What is a Tax-Free Savings Account (TFSA)?
In Canada, a tax-free savings account (TFSA) is a federal program that allows Canadians to avoid paying taxes on interest earned in specific savings accounts.
How Does a Tax-Free Savings Account (TFSA) Work?
Canadians with valid Canadian Social Insurance Numbers can open a tax-free savings account (TFSA). Though there are no restrictions on the number of withdrawals or deposits that an accountholder can make in a TFSA, an individual can only contribute up to $5,000 per person per year, regardless of how many TFSA accounts an individual has.
Let's look at an example that illustrates why someone would want to open a TFSA:
Let's say that you open two accounts: One is a TFSA and one is a regular savings account. The interest rate on both accounts is 5%. Your marginal tax rate is 28%. You contribute $5,000 to each account, and after one year each account is worth $5,250.
In the regular, taxable savings account, you would have to pay taxes on the $250 of earned interest, which amounts to $70. If you take that $70 out of your savings account to pay the taxes, your ending account balance is $5,180.
However, in the TFSA, you don't have to pay taxes on the $250 of earnings. So that account balance stays at $5,250.
Why Does a Tax-Free Savings Account (TFSA) Matter?
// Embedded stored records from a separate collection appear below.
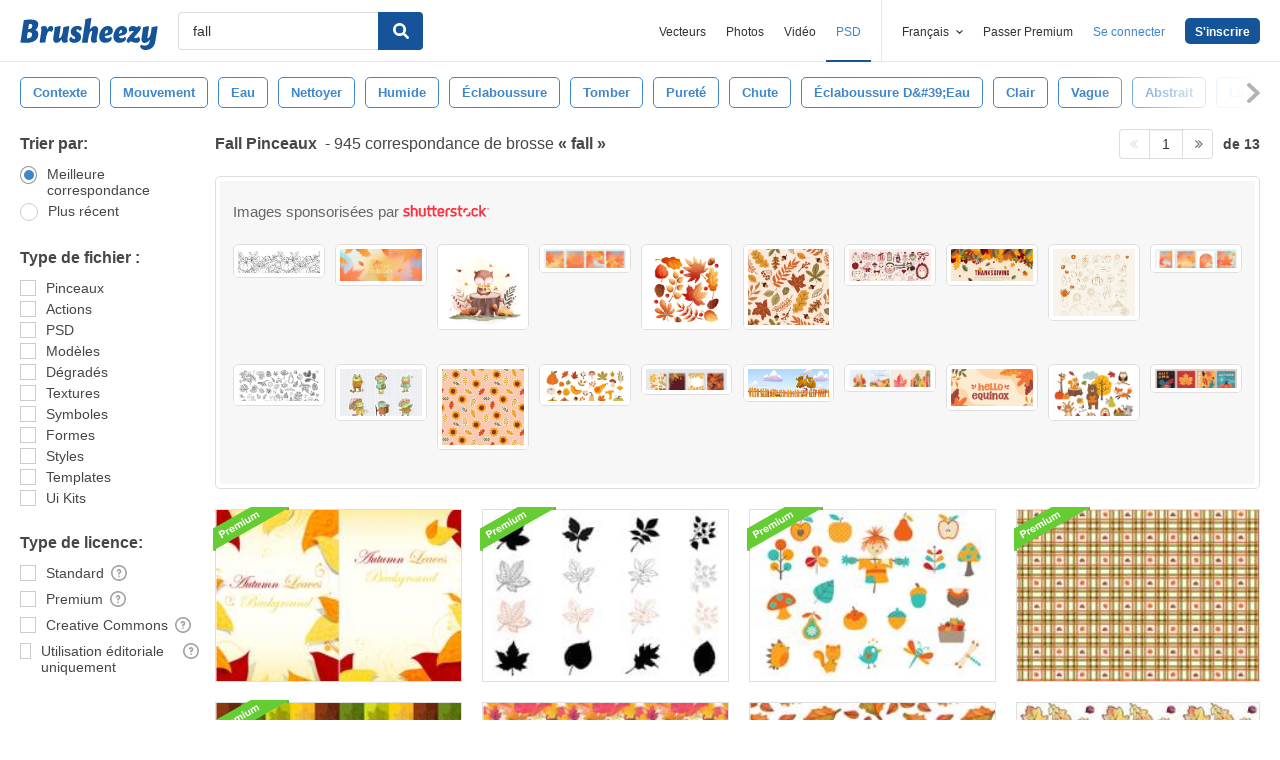

--- FILE ---
content_type: text/plain;charset=UTF-8
request_url: https://c.pub.network/v2/c
body_size: -112
content:
bb39eea0-4ead-4a97-90eb-7e89925917c1

--- FILE ---
content_type: text/plain;charset=UTF-8
request_url: https://c.pub.network/v2/c
body_size: -262
content:
8e301699-41d9-4460-b605-7e596aa818b9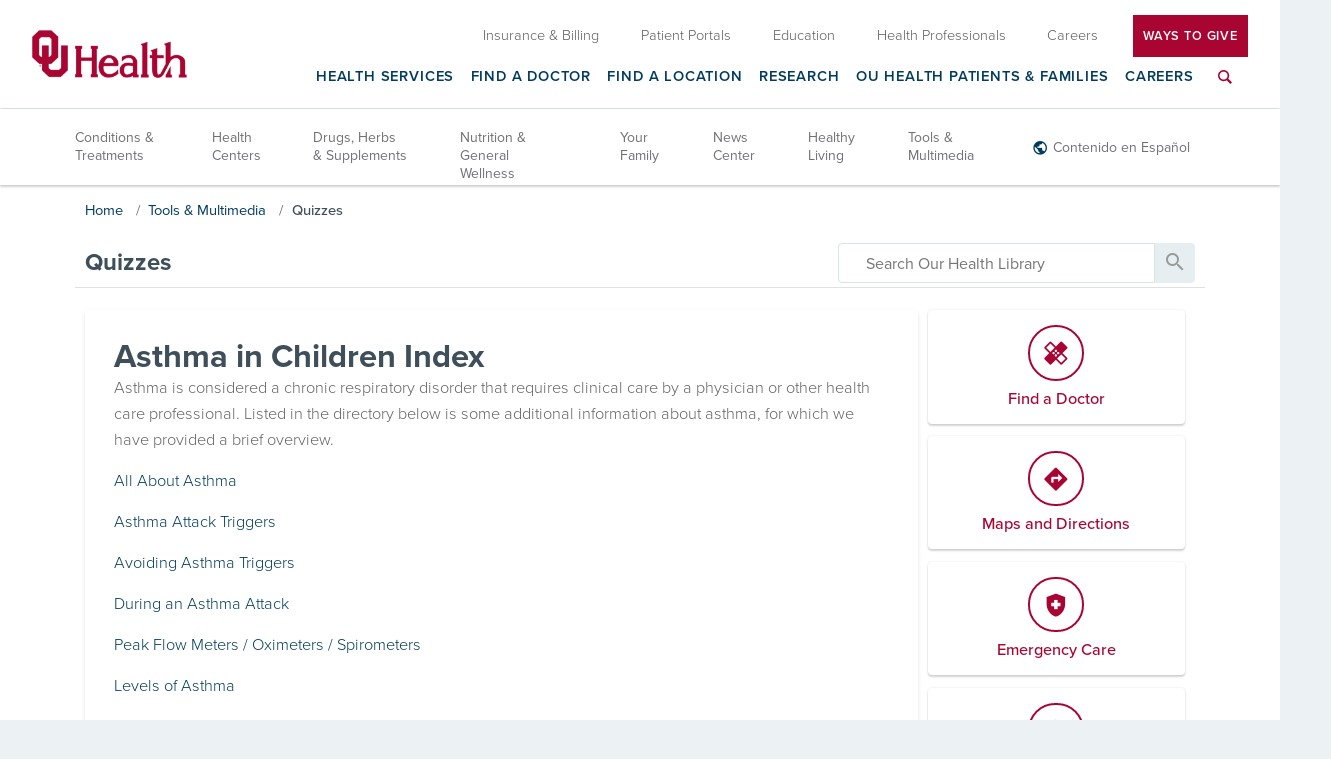

--- FILE ---
content_type: application/x-javascript
request_url: https://library.oumedicine.com/OneTrust.js
body_size: -158
content:
(function(){	
	let script3 = document.createElement("script")
    script3.setAttribute("src","https://cdn.cookielaw.org/opt-out/otCCPAiab.js");
    script3.setAttribute("type","text/javascript");
    script3.setAttribute("charset","UTF-8");
    script3.setAttribute("ccpa-opt-out-ids","C0004");
    script3.setAttribute("ccpa-opt-out-geo","ca");
    script3.setAttribute("ccpa-opt-out-lspa","true");
    document.getElementsByTagName("head")[0].appendChild(script3);

    let script = document.createElement("script");
    script.setAttribute("type","text/javascript");
    script.setAttribute("src","https://cdn.cookielaw.org/consent/14be40ac-1e15-4eb0-97f7-4b2de5f28841/OtAutoBlock.js");
    document.getElementsByTagName("head")[0].appendChild(script);
	
    let script2 = document.createElement("script");
    script2.setAttribute("src","https://cdn.cookielaw.org/scripttemplates/otSDKStub.js");
    script2.setAttribute("type","text/javascript");
    script2.setAttribute("charset","UTF-8");
    script2.setAttribute("data-document-language","true");
    script2.setAttribute("data-domain-script","14be40ac-1e15-4eb0-97f7-4b2de5f28841");
    document.getElementsByTagName("head")[0].appendChild(script2);
	
    let scriptFunction = document.createElement("script");
    scriptFunction.setAttribute("type","text/javascript");
    scriptFunction.setAttribute("src","/OneTrustFunction.js");
    document.getElementsByTagName("head")[0].appendChild(scriptFunction);
    
})();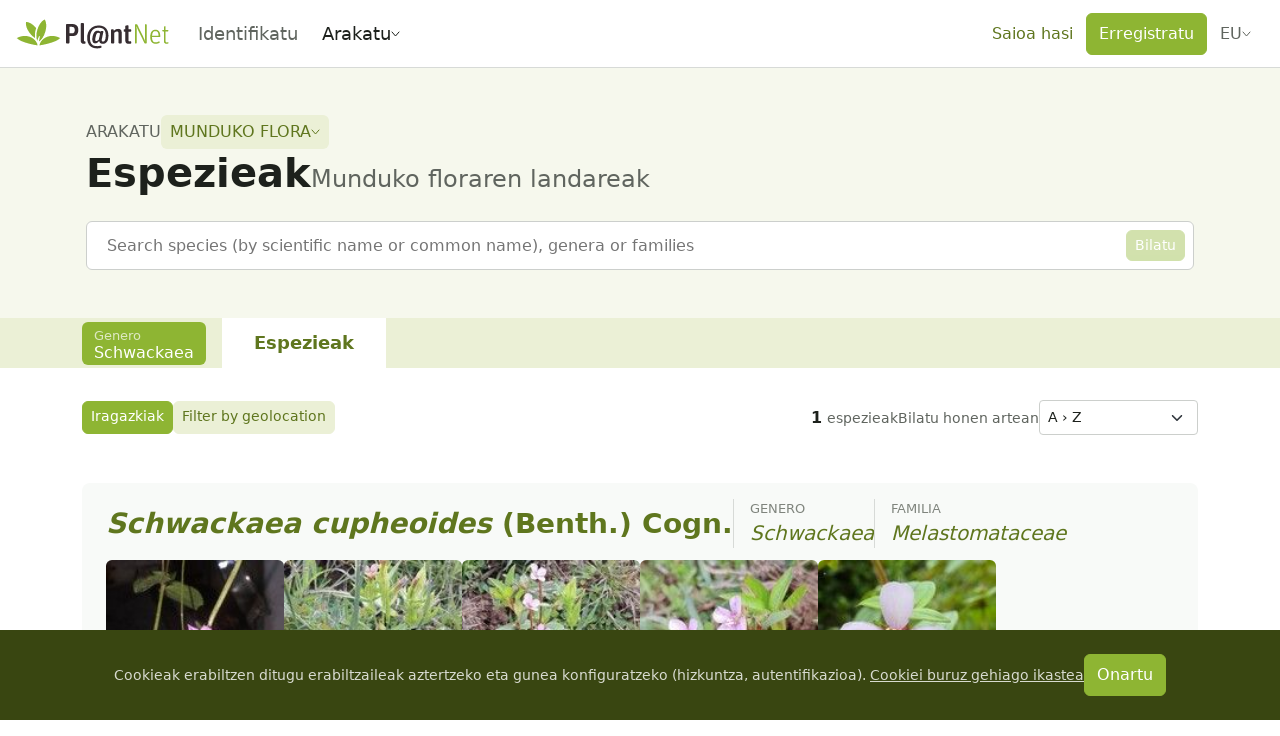

--- FILE ---
content_type: text/javascript; charset=utf-8
request_url: https://identify.plantnet.org/_nuxt/2MeAVGQ_.js
body_size: 786
content:
import{aP as b,aN as g,C as y,aj as v,B as m,at as w,bb as j,aL as O,aO as S,bd as P,A as T,be as A,aa as p}from"./XcKVyxwn.js";function L(t){return b()?(g(t),!0):!1}const u=new WeakMap,N=(...t)=>{var e;const o=t[0],n=(e=w())==null?void 0:e.proxy;if(n==null&&!j())throw new Error("injectLocal must be called in setup");return n&&u.has(n)&&o in u.get(n)?u.get(n)[o]:O(...t)},x=typeof window<"u"&&typeof document<"u";typeof WorkerGlobalScope<"u"&&globalThis instanceof WorkerGlobalScope;const R=t=>t!=null,C=Object.prototype.toString,_=t=>C.call(t)==="[object Object]",l=()=>{},G=I();function I(){var t,e;return x&&((t=window?.navigator)==null?void 0:t.userAgent)&&(/iP(?:ad|hone|od)/.test(window.navigator.userAgent)||((e=window?.navigator)==null?void 0:e.maxTouchPoints)>2&&/iPad|Macintosh/.test(window?.navigator.userAgent))}function V(...t){if(t.length!==1)return S(...t);const e=t[0];return typeof e=="function"?P(A(()=>({get:e,set:l}))):T(e)}function W(t,e){function o(...n){return new Promise((i,r)=>{Promise.resolve(t(()=>e.apply(this,n),{fn:e,thisArg:this,args:n})).then(i).catch(r)})}return o}function F(t,e={}){let o,n,i=l;const r=a=>{clearTimeout(a),i(),i=l};let d;return a=>{const f=p(t),s=p(e.maxWait);return o&&r(o),f<=0||s!==void 0&&s<=0?(n&&(r(n),n=void 0),Promise.resolve(a())):new Promise((c,h)=>{i=e.rejectOnCancel?h:c,d=a,s&&!n&&(n=setTimeout(()=>{o&&r(o),n=void 0,c(d())},s)),o=setTimeout(()=>{n&&r(n),n=void 0,c(a())},f)})}}function B(t){return t.endsWith("rem")?Number.parseFloat(t)*16:Number.parseFloat(t)}function E(t){return Array.isArray(t)?t:[t]}function M(t){return w()}function $(t,e=200,o={}){return W(F(e,o),t)}function q(t,e=!0,o){M()?y(t,o):e?t():v(t)}function z(t,e,o){return m(t,e,{...o,immediate:!0})}function H(t,e,o){return m(t,e,{...o,once:!0})}export{l as a,L as b,q as c,x as d,N as e,z as f,V as g,_ as h,G as i,R as n,B as p,E as t,$ as u,H as w};
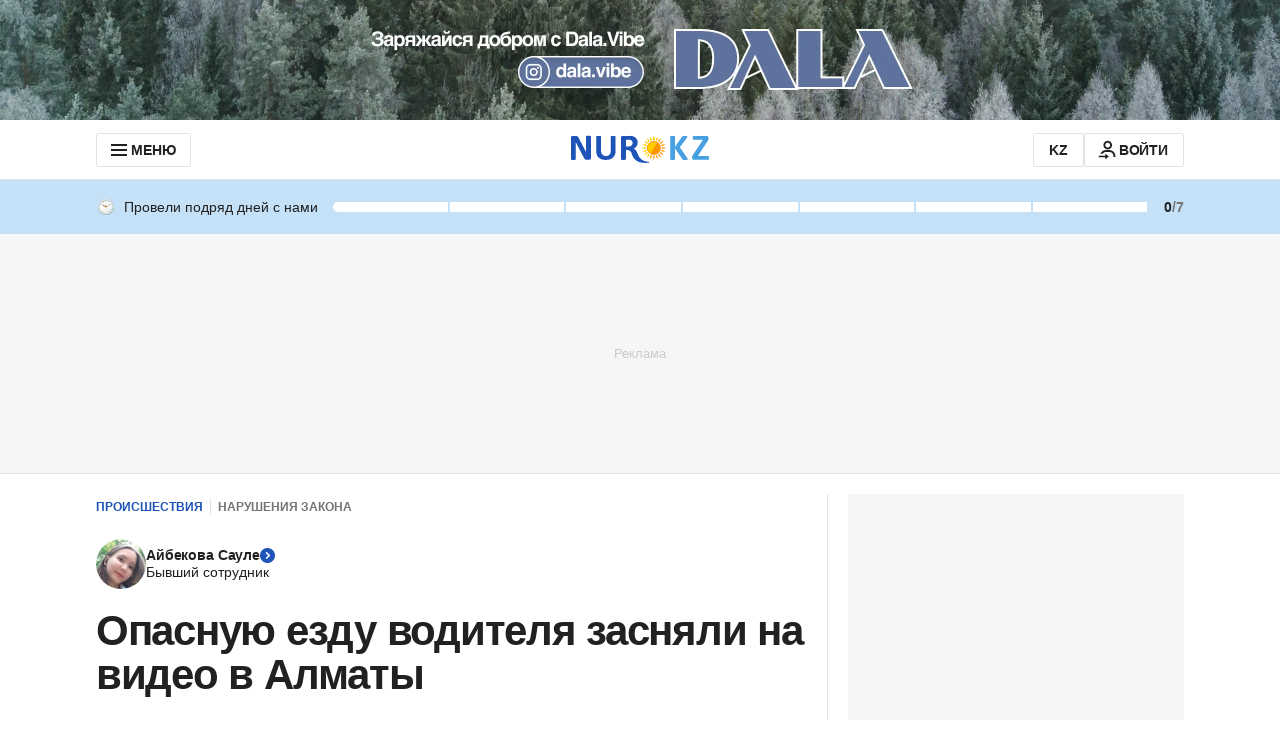

--- FILE ---
content_type: text/html; charset=utf-8
request_url: https://www.google.com/recaptcha/api2/aframe
body_size: 271
content:
<!DOCTYPE HTML><html><head><meta http-equiv="content-type" content="text/html; charset=UTF-8"></head><body><script nonce="1ZAQCxMS08RHJzVj5JL7hQ">/** Anti-fraud and anti-abuse applications only. See google.com/recaptcha */ try{var clients={'sodar':'https://pagead2.googlesyndication.com/pagead/sodar?'};window.addEventListener("message",function(a){try{if(a.source===window.parent){var b=JSON.parse(a.data);var c=clients[b['id']];if(c){var d=document.createElement('img');d.src=c+b['params']+'&rc='+(localStorage.getItem("rc::a")?sessionStorage.getItem("rc::b"):"");window.document.body.appendChild(d);sessionStorage.setItem("rc::e",parseInt(sessionStorage.getItem("rc::e")||0)+1);localStorage.setItem("rc::h",'1769137143633');}}}catch(b){}});window.parent.postMessage("_grecaptcha_ready", "*");}catch(b){}</script></body></html>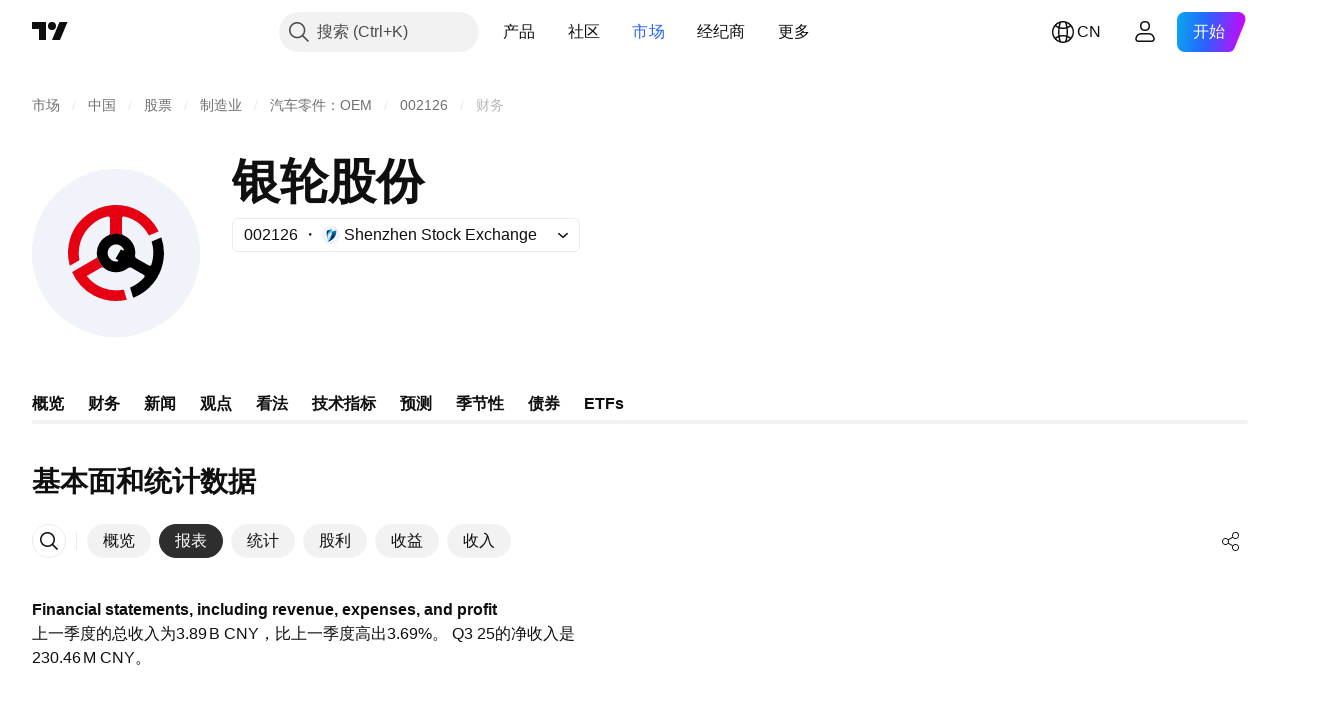

--- FILE ---
content_type: image/svg+xml
request_url: https://s3-symbol-logo.tradingview.com/zhejiang-yinlun-ma--big.svg
body_size: 674
content:
<!-- by TradingView --><svg width="56" height="56" viewBox="0 0 56 56" xmlns="http://www.w3.org/2000/svg"><path fill="#F0F3FA" d="M0 0h56v56H0z"/><path d="m30.32 22.09-1.28-.29a8.31 8.31 0 0 0-2.2 0c-.42.07-.74.15-1.16.24.09-.12.16-.25.23-.37.06-.13.1-.26.1-.4L26 16.52a.7.7 0 0 0-.87-.68 11.3 11.3 0 0 0-5.39 2.91 12.33 12.33 0 0 0-3.93 11.55c.01.06 0 .1-.06.13l-3.07 1.78a.06.06 0 0 1-.06 0 .06.06 0 0 1-.03-.04c-.42-1.66-.71-3.54-.54-5.28a15.98 15.98 0 0 1 6.28-11.6 15.86 15.86 0 0 1 17.22-1.38 16 16 0 0 1 6.68 6.86l-.01.02-.02.01-3.18 1.35c-.02 0-.03 0-.05-.02-1.84-3.27-4.37-5.35-7.98-6.25-.58-.14-.99 0-.99.64v4.88c0 .2.1.42.32.69Z" fill="#E60012"/><path d="M30.11 21.93c2.57.95 4.49 3.46 4.3 6.26-.05.6-.21 1.25.4 1.6l4.03 2.32c.4.23.83.17.99-.31.8-2.45.81-4.96.05-7.5-.03-.08 0-.13.07-.17l3.11-1.3a.05.05 0 0 1 .04 0 .05.05 0 0 1 .02.02A15.97 15.97 0 0 1 33.8 42.9c-.05.02-.1 0-.1-.05l-.98-3.24c-.02-.06 0-.1.06-.13a12.5 12.5 0 0 0 4.55-3.29.6.6 0 0 0-.15-.94l-4.01-2.31c-.49-.28-.86-.14-1.3.18a6.39 6.39 0 0 1-8.08-.3l-.44-.5A5.9 5.9 0 0 1 21.98 30l-.27-.83a6.45 6.45 0 0 1 4.22-7.24c.41-.1.83-.18 1.24-.24a4.93 4.93 0 0 1 1.67-.05l1.27.29Zm-2.18 8a.08.08 0 0 1-.04-.05.07.07 0 0 1 0-.06l1.66-2.86c.08-.14.18-.16.3-.05.22.2.4.27.58.21.12-.04.17-.13.15-.27a.64.64 0 0 0-.08-.24 2.84 2.84 0 0 0-3.31-1.34 2.86 2.86 0 0 0 1.3 5.55.25.25 0 0 0 .2-.15c.05-.15.03-.27-.08-.34a5.8 5.8 0 0 0-.68-.4Z"/><path d="M21.71 29.17c.1.29.2.56.27.83a5.9 5.9 0 0 0 1.36 2.33c.15.15.3.32.44.5-.3-.03-.58-.05-.85.11l-4.62 2.67c-.05.03-.06.07-.02.11a12.44 12.44 0 0 0 12.2 4.5c.06-.02.1 0 .12.07l.97 3.2a.1.1 0 0 1 0 .08.09.09 0 0 1-.06.04c-3.84.82-7.46.35-10.88-1.42a16.16 16.16 0 0 1-7.27-7.83c0-.02.02-.03.04-.04l7.92-4.57c.12-.07.24-.26.38-.58Z" fill="#E60012"/></svg>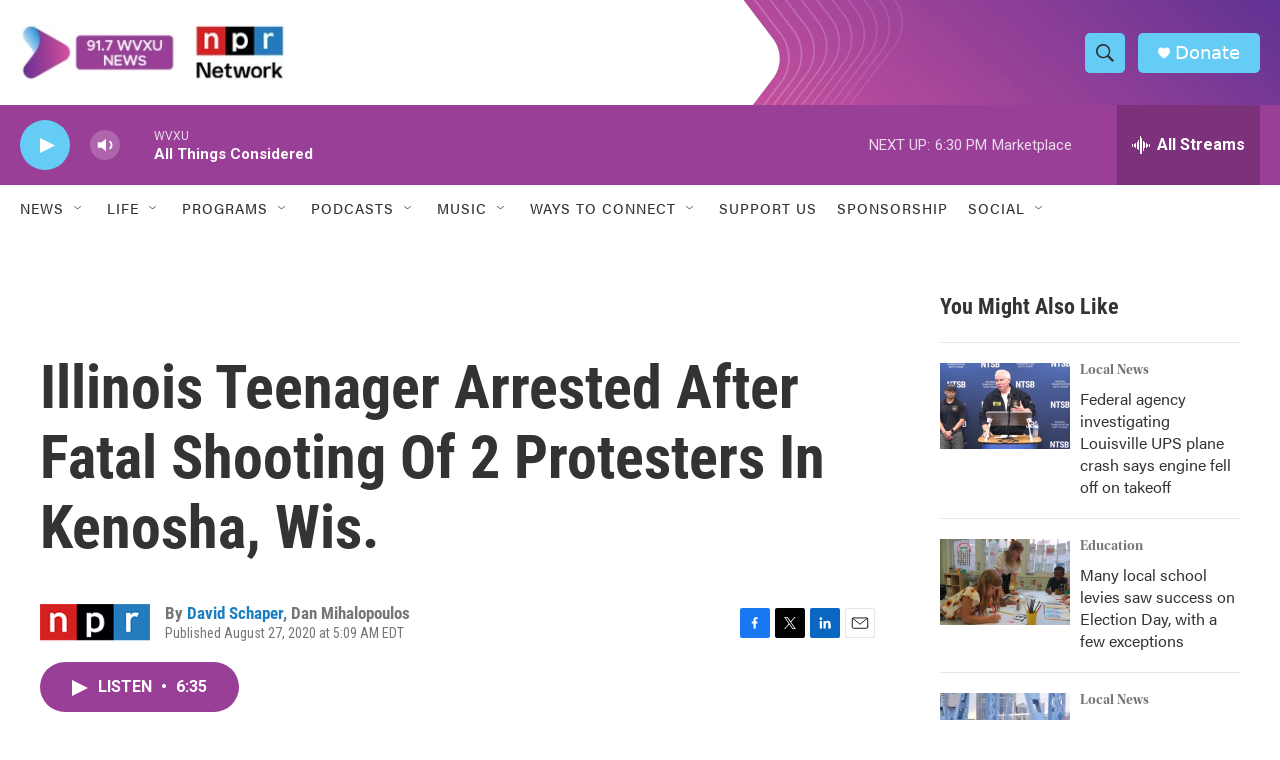

--- FILE ---
content_type: text/html; charset=utf-8
request_url: https://www.google.com/recaptcha/api2/aframe
body_size: 267
content:
<!DOCTYPE HTML><html><head><meta http-equiv="content-type" content="text/html; charset=UTF-8"></head><body><script nonce="29_2quJZMWV1ZCetFOJu0g">/** Anti-fraud and anti-abuse applications only. See google.com/recaptcha */ try{var clients={'sodar':'https://pagead2.googlesyndication.com/pagead/sodar?'};window.addEventListener("message",function(a){try{if(a.source===window.parent){var b=JSON.parse(a.data);var c=clients[b['id']];if(c){var d=document.createElement('img');d.src=c+b['params']+'&rc='+(localStorage.getItem("rc::a")?sessionStorage.getItem("rc::b"):"");window.document.body.appendChild(d);sessionStorage.setItem("rc::e",parseInt(sessionStorage.getItem("rc::e")||0)+1);localStorage.setItem("rc::h",'1762381148362');}}}catch(b){}});window.parent.postMessage("_grecaptcha_ready", "*");}catch(b){}</script></body></html>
Any finance professor will tell you about the power of compound interest -- that notion of earning interest on your interest. It's the phenomenon that allows wealth to grow exponentially.
Accordingly, when taxes reduce the amount of interest available to continue earning interest, the value of an investment account (such as a savings account) diminishes dramatically compared to the account that is not taxed. Any time investors can find tax-advantaged ways of investing (such as a TFSA), more of their money is available to grow over the long-term.